South Korea said it will “strongly respond” after North Korea blew up a liaison office inside the demilitarized zone on June 16, following weeks of bellicose statements from Pyongyang.
“We make it clear that the responsibility for anything that could happen because of the act lies entirely with the North Korean side.”
North Korea blew up the communication office, established in 2018 as a symbol of reconciliation between the two countries, which are still technically at war as no peace treaty was ever signed.
“The relevant field of the DPRK put into practice the measure of completely destroying the north-south joint liaison office in the Kaesong Industrial Zone in the wake of cutting off all the communication liaison lines between the North and the South, corresponding to the mindset of the enraged people to surely force human scum and those, who have sheltered the scum, to pay dearly for their crimes,” the propaganda outlet said.
It didn’t detail how the office was destroyed.
Several days ago, Kim Yo Jong, the sister of and an adviser to North Korean dictator Kim Jong Un, issued a series of threats to South Korea after a group of defectors launched balloons to drop leaflets inside the isolated communist country. North Korea last week also threatened to cut off all communication with Seoul.

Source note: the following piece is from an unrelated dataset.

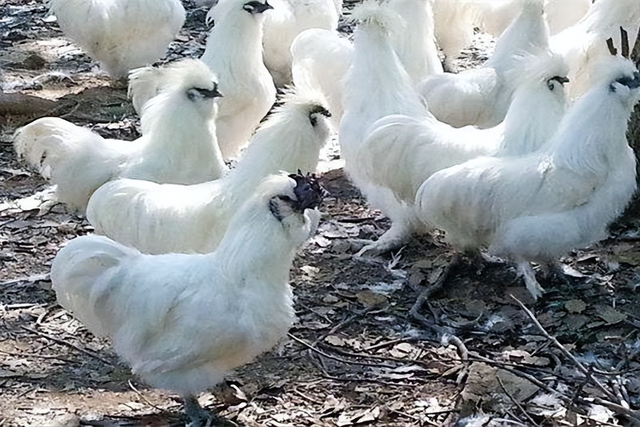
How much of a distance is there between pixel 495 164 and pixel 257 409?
1.78 meters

South Korea’s Defense Ministry said separately that it closely monitors North Korean military activities and is prepared to strongly counter any future provocations. The South’s vice unification minister, Suh Ho, who was Seoul’s top official at the liaison office, called the demolition an “unprecedentedly senseless act” that shocked “not only our people, but the whole world.”
About a decade ago, North Korea fired a torpedo at a South Korean ship, killing several dozen sailors. Days later, the communist regime shelled a border island, killing several people.